Artificial intelligence (AI) isn’t going to solve all the problems facing the healthcare sector, a new report has warned.

The Artificial Intelligence in Healthcare paper, commissioned by NHS Digital, looked at the clinical, ethical and practical concerns surrounding AI in the health and social care system in the UK.

The Academy identified seven key recommendations for politicians, policy makers and service providers to follow.

This included that such figures and organisations “should avoid thinking AI is going to solve all the problems the health and care systems across the UK are facing”.

Also the report said that claims AI can replace specialist clinicians are unlikely, but future doctors may also require training in data science.

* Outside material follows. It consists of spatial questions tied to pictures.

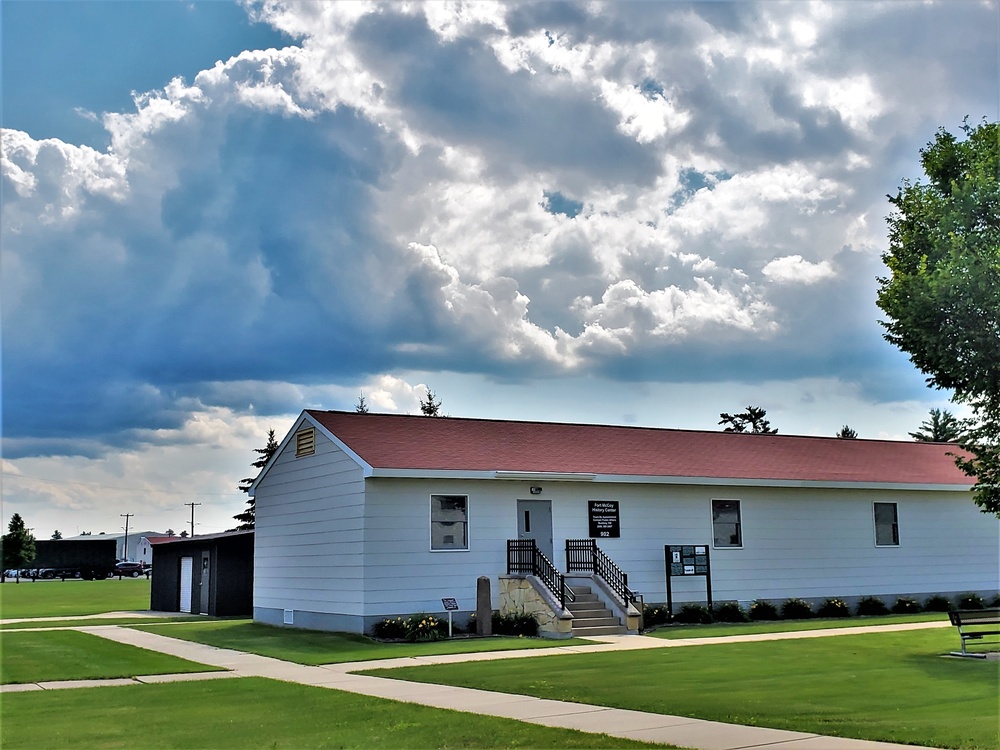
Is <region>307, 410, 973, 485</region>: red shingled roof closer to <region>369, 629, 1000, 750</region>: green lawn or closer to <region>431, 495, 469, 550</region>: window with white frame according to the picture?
<region>431, 495, 469, 550</region>: window with white frame

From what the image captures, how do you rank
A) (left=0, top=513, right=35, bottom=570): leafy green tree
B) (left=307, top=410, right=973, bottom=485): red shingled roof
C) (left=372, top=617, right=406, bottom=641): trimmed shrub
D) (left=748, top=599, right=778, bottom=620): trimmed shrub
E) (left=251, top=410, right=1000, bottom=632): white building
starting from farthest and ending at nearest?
(left=0, top=513, right=35, bottom=570): leafy green tree < (left=748, top=599, right=778, bottom=620): trimmed shrub < (left=307, top=410, right=973, bottom=485): red shingled roof < (left=251, top=410, right=1000, bottom=632): white building < (left=372, top=617, right=406, bottom=641): trimmed shrub

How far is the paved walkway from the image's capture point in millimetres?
9617

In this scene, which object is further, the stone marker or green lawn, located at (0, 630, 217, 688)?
the stone marker

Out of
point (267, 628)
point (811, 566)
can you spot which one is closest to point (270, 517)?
point (267, 628)

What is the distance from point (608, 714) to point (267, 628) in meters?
17.0

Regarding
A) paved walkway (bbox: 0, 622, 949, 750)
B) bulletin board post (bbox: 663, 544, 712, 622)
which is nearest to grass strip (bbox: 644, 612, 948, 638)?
paved walkway (bbox: 0, 622, 949, 750)

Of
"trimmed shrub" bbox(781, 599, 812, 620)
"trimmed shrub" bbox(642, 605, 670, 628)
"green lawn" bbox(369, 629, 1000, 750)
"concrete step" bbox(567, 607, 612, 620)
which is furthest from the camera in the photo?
"trimmed shrub" bbox(781, 599, 812, 620)

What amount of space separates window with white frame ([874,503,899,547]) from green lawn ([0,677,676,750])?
21435mm

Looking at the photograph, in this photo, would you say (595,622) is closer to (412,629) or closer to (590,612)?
(590,612)

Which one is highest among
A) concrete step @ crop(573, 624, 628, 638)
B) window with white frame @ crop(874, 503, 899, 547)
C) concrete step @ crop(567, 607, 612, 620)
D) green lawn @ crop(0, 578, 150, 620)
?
window with white frame @ crop(874, 503, 899, 547)

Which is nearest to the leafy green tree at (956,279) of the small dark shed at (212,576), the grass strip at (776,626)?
the grass strip at (776,626)

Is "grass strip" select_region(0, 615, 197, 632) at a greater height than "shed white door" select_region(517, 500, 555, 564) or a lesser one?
lesser

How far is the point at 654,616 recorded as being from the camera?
24.9 metres

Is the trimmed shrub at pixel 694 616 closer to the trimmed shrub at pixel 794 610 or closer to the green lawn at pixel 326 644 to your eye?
the trimmed shrub at pixel 794 610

Professor Carrie MacEwan, chair of the Academy, said: “With AI starting to be used in some areas of clinical activity, such as retinal eye scans and targeting radiotherapy to treat cancer, it has been claimed the need for some medical specialists will be much reduced in the future.

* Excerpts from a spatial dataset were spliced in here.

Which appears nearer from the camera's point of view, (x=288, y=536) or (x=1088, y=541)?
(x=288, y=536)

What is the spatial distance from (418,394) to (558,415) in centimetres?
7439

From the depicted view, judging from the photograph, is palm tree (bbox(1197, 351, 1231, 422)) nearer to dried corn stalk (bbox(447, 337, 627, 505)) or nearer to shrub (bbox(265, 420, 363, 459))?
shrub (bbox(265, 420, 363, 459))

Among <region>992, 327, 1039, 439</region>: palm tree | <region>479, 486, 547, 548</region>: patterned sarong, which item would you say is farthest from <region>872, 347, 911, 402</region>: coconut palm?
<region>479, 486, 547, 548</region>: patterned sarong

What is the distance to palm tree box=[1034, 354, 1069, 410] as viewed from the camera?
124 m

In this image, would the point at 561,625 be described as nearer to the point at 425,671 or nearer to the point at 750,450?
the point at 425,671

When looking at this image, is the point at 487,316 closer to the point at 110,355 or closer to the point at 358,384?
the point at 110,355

“The Academy enquiry has found that, if anything, the opposite is true and that AI is not likely to replace clinicians for the foreseeable future but makes the case for training more doctors in data science as well as medicine.”

Other key recommendations included; AI must be developed in a regulated way between clinicians and computer scientists to ensure patient safety; clearer guidance around accountability, responsibility and wider legal implications of AI; data should be more easily available across private and public sectors for those who meet governance standards; and transparency of tech companies in order for clinicians to be confident in the tools they are using.

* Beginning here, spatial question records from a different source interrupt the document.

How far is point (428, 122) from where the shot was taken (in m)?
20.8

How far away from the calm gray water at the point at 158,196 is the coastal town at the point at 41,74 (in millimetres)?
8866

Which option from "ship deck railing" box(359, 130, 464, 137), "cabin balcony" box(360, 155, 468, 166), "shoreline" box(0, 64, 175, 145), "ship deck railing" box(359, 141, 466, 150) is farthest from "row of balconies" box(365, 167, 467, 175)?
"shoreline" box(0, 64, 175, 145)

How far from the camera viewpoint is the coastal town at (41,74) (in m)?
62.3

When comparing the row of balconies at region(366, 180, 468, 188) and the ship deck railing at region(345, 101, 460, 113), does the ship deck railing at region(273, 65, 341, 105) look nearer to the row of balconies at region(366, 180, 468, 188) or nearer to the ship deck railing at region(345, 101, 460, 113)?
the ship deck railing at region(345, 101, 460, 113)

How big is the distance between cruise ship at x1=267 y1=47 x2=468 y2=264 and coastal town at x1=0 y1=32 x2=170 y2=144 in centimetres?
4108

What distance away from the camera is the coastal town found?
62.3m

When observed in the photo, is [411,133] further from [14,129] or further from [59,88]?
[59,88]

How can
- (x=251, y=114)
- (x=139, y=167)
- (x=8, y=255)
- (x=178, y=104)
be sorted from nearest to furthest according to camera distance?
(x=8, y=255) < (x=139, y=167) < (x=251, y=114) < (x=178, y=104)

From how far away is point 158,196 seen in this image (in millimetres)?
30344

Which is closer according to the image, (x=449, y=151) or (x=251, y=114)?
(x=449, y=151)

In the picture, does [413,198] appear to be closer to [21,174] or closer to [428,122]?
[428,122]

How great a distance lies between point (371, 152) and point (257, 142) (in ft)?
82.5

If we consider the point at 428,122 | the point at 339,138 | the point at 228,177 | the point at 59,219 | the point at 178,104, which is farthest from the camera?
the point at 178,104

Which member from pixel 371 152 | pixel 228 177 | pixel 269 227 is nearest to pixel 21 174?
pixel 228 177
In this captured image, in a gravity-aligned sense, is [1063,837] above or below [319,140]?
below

Dr Indra Joshi, digital health and AI clinical lead at NHS England, said: “We’ve got a real opportunity with AI based tech to gain time and efficiencies, but it has to be implemented in a safe and trusted way.”

AI is already used in the health sector in some capacity.

Google’s DeepMind has taught machines to read retinal scans with at least as much accuracy as an experienced junior doctor.

Other projects are underway, including a British Heart Foundation funded project to develop a machine learning tool that helps predict people’s risk of heart attack based on their health records.

The Academy of Medical Royal Colleges recommendations in full:

  1. Politicians and policymakers should avoid thinking that AI is going to solve all the problems the health and care systems across the UK are facing. Artificial intelligence in everyday life is still in its infancy. In health and care it has hardly started – despite the claims of some high-profile players.
  2. As with traditional clinical activity, patient safety must remain paramount and AI must be developed in a regulated way in partnership between clinicians and computer scientists. However, regulation cannot be allowed to stifle innovation
  3. Clinicians can and must be part of the change that will accompany the development and use of AI. This will require changes in behaviour and attitude including rethinking many aspects of doctors’ education and careers. More doctors will be needed who are as well versed in data science as they are in medicine.
  4. For those who meet information handling and governance standards, data should be made more easily available across the private and public sectors. It should be certified for accuracy and quality. It is for Government to decide how widely that data is shared with non-domestic users.
  5. Joined up regulation is key to make sure that AI is introduced safely, as currently there is too much uncertainty about accountability, responsibility and the wider legal implications of the use of this technology.
  6. External critical appraisal and transparency of tech companies is necessary for clinicians to be confident that the tools they are providing are safe to use. In many respects, AI developers in healthcare are no different from pharmaceutical companies who have a similar arms-length relationship with care providers. This is a useful parallel and could serve as a template. As with the pharmaceutical industry, licensing and post-market surveillance are critical and methods should be developed to remove unsafe systems.
  7. Artificial intelligence should be used to reduce, not increase, health inequality – geographically, economically and socially.